_What to do_:
1. Decide whether each statement below agrees with the post on Impala incremental stats. Answer yes or no for each, and quote the deciding words from that post.
(a) Before CDH5.16, all coordinator impala daemons need a heap size at least as large as the catalogd.
(b) In CDH5.16, no catalog state is replicated any longer.
(c) Incremental stats are generally more robust than non-incremental stats.
2. Please carry on the post about Impala incremental stats below, starting after its final sentence.

_Text section_:
------------------------------------------------
About Tim Armstrong

Tim Armstrong · ‎01-21-2020

The estimated stats size is calculated as 400 bytes * # columns * # partitions. The option prevents you from computing incremental stats on tables with too many columns and partitions (it guards against the scenario where memory usage from incremental stats creeps up and up as tables get larger, eventually causing an outage). So you probably want to set it based on the expected size of the largest table that you will be using incremental stats on (that would help prevent someone accidentally computing incremental stats on an even larger table). A few other comments. Generally non-incremental stats will be more robust but we understand that it's sometimes challenging or less practical to do a full compute stats on all tables. So if the calculation above spits out a huge number, you might want to reconsider that. You need to be careful with bumping *only* the catalog heap size. On versions prior to CDH5.16, you need all coordinator impala daemons to have a heap size as large as the catalogd, since the catalog cache is replicated. That was addressed for incremental stats specifically in CDH5.16 by *not* replicating the incremental stats (all other state is still replicated). In CDH5.16 the memory consumption was improved substantially as well (the incremental stats use ~5x less memory). The estimated stats size is actually reduce to 200 bytes * # columns * #partitions.
------------------------------------------------
(Records from a data source)
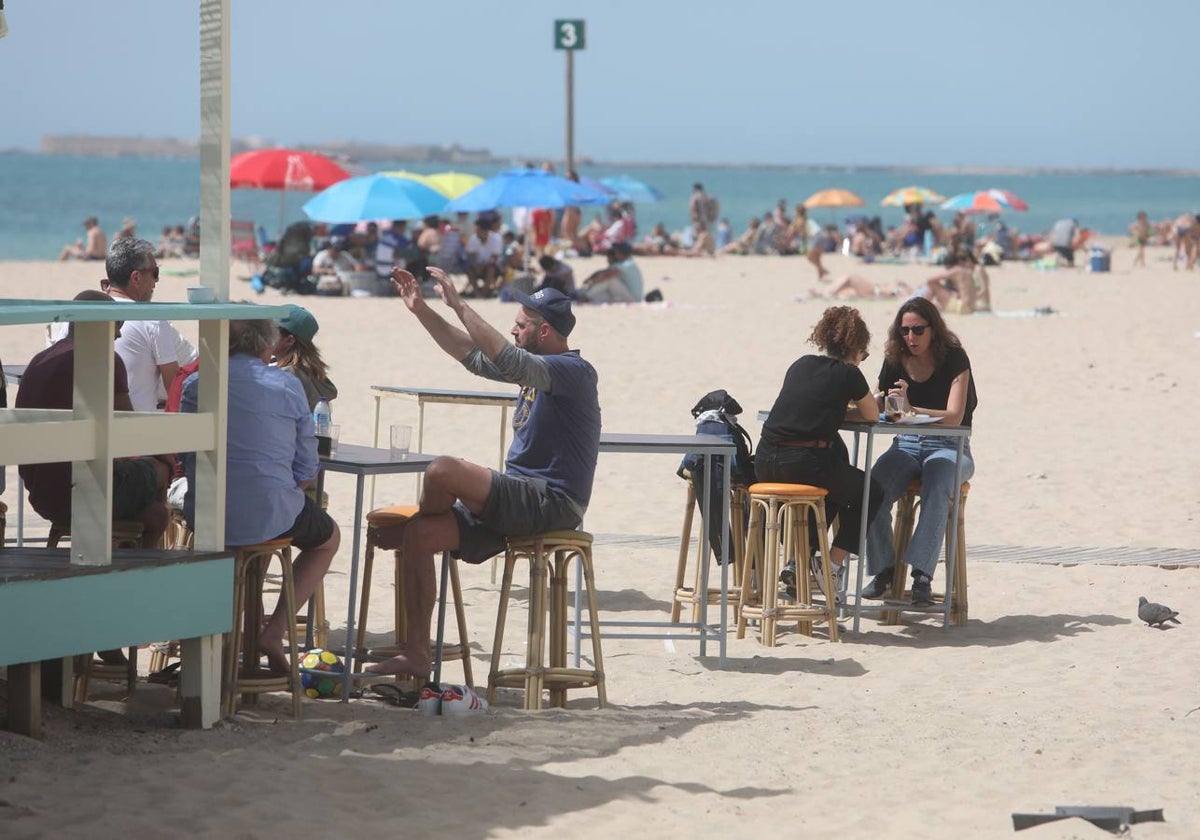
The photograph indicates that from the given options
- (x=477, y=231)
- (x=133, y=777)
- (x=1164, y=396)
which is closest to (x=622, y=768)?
(x=133, y=777)

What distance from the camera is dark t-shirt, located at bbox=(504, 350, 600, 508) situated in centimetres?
543

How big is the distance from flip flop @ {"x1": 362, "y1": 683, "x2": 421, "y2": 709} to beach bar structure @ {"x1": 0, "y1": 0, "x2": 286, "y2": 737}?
68 cm

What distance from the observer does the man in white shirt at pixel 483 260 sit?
2172 centimetres

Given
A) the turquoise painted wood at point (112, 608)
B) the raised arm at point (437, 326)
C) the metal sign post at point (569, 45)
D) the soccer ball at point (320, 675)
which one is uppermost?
the metal sign post at point (569, 45)

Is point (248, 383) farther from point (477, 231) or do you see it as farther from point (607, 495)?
point (477, 231)

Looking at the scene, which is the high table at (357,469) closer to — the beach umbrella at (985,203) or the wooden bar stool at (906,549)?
the wooden bar stool at (906,549)

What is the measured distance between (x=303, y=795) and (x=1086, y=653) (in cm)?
333

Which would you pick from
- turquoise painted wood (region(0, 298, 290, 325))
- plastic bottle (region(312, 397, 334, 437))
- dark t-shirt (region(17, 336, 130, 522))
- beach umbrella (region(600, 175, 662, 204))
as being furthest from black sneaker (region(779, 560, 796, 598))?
Result: beach umbrella (region(600, 175, 662, 204))

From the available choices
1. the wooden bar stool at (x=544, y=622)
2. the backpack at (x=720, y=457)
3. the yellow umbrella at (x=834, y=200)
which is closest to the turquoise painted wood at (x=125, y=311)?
the wooden bar stool at (x=544, y=622)

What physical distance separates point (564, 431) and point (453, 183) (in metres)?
19.4

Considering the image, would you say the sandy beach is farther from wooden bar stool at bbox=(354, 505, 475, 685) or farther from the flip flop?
wooden bar stool at bbox=(354, 505, 475, 685)

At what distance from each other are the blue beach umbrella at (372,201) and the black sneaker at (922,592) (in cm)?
1381

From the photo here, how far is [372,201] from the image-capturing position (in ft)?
66.1

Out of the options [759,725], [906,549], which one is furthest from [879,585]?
[759,725]
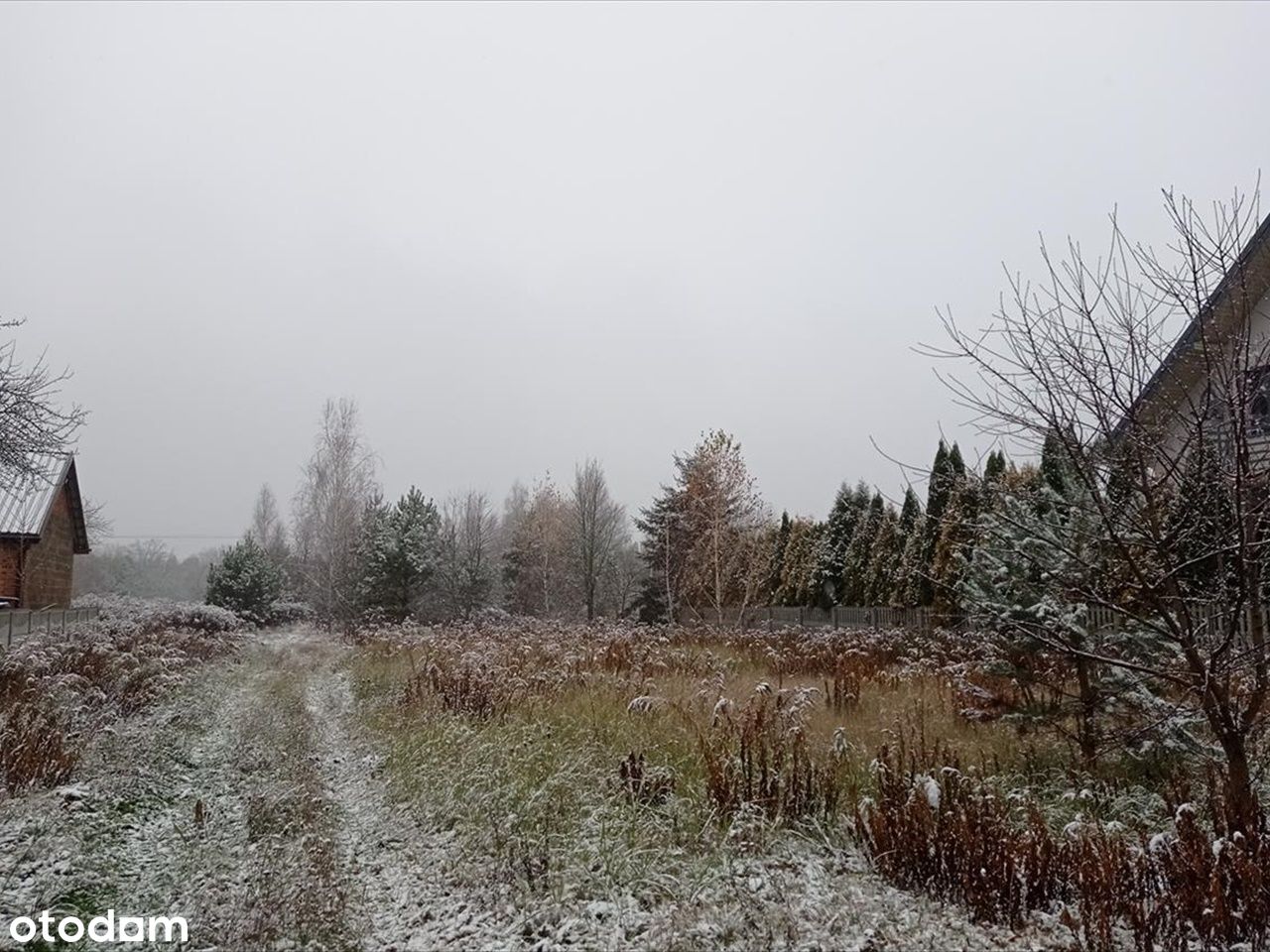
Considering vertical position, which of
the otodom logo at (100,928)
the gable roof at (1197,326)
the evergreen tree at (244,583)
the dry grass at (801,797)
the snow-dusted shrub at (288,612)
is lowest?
------------------------------------------------
_Responses per task_:
1.
(a) Yes: "On versions prior to CDH5.16, you need all coordinator impala daemons to have a heap size as large as the catalogd"
(b) No: "(all other state is still replicated)"
(c) No: "Generally non-incremental stats will be more robust"

2.
Tim Armstrong · ‎11-27-2019

I assume you're seeing something like what I attached here. I ran that query from impala-shell and it's going to sit in the FINISHED state for several minutes while the shell fetches all of the ~6 million rows. The reason is that it just takes a bunch of time for the client to fetch the results, even if it's a client like impala-shell or JDBC that actively fetches the results. You'll see this for queries with large result sets, particularly if the connection from client to server is slow or has higher latency. I'd expect that the client will eventually get to the end of the result set and close the query on its own. Hue is a bit different because it only fetches results as needed, so can hold queries open even if they have small result sets. There will be some significant perf and resource management improvements for use cases like this in the versions of Impala that come with CDP - e.g. https://issues.apache.org/jira/browse/IMPALA-8656 helps with this in various ways.

Tim Armstrong · ‎11-06-2019

Also if you have a support contract with Cloudera, this is something they can help you with in more detail through that channel, we've successfully resolved this for customers before.

Tim Armstrong · ‎11-06-2019

I updated the JIRA to include workarounds, just FYI.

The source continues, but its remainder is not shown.